Marx is good. He has been around for a while and I keep an eye on him. Hookers today are bigger, faster and more dynamic and their attacking abilities are better owing to their running lines. However, we will have to wait and see if Marx can become even better than Bismarck du Plessis. One of Bismarck’s great strengths is his ability at the breakdown and that is an area Marx can further develop. Marx is a solid player, but the Lions forward who has really caught my eye is Jacques van Rooyen. He was quite exceptional in the semi-final against the Hurricanes. His work-rate, ball-carrying ability and his scrummaging is impressive. Players like him are worth their weight in gold. He is definitely one that I suspect is going to go on and play many games for the Springboks.
Your take on John Mitchell’s appointment as Bulls executive of rugby?
I don’t know what John is like as a coach, but he obviously likes living and coaching in South Africa.

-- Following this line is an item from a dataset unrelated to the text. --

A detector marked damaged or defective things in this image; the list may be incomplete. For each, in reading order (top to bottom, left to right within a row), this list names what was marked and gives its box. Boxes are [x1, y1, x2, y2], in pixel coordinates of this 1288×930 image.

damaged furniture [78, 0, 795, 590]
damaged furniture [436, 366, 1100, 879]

Having coached the Lions and now working with the Bulls maybe it’s something about the Highveld that appeals to him. I toured with John as a player and he did a great job with the All Blacks. (Mitchell is one of only three New Zealanders to have played for, captained and coached the All Blacks). I don’t know John’s coaching methods having not experienced them first-hand, but the Bulls board obviously see something in him and he is liked by South African at large because it’s his second dig at it in the Republic. He has gained great experience in Europe, Australasia and most recently America, and I’m sure his knowledge of the game will enhance Bulls and South African rugby. It’s good to have a foreign coaching influence and cross-pollination of ideas is always positive.

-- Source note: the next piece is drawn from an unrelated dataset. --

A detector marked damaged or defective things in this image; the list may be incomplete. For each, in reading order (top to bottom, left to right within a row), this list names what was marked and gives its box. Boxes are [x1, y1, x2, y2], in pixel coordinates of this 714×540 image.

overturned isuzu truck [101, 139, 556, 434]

What’s your view ahead of the final and Jaco Peyper’s appointment?
The Lions played superbly against the Hurricanes, but on Saturday they will come up against a Crusaders team that is hugely motivated to win a Super Rugby title – they haven’t won it in nine years. The Crusaders have won seven Super Rugby titles and although a number of their playing personnel are All Blacks, there are only two players in the current team that have won a Super Rugby title (Kieran Read and Wyatt Crockett). They will be desperate to win the Super Rugby title and it should make for a great final. The Lions have played massive games against the Sharks and Hurricanes, and to back up those performances three weeks in a row is not easy. An All Black tight five for the Crusaders, along with the best No 8 and leader in world rugby at the moment in Kieran Read, will mean that the Lions will have to play exceptionally well to beat the Crusaders. It’s going to be one heck of a final and home ground advantage is going to be a leveller. In terms of the criticism of Peyper’s appointment for the final, I don’t agree with that at all. (SANZAAR’s decision to name South Africa’s Jaco Peyper as referee for Saturday’s Super Rugby final has drawn ire in New Zealand). Peyper is a world-class referee, is one of the best officials in the game and has done a pretty good job this term. I think we are past the days of having referees that are neutral (in terms of nationality) because officiating is a professional job. Glen Jackson, who oversaw the semi-final between the Crusaders and Chiefs, played for the latter team during his time in Super Rugby and his impartiality was not called to account. Criticising Peyper’s appointment smacks of double standards.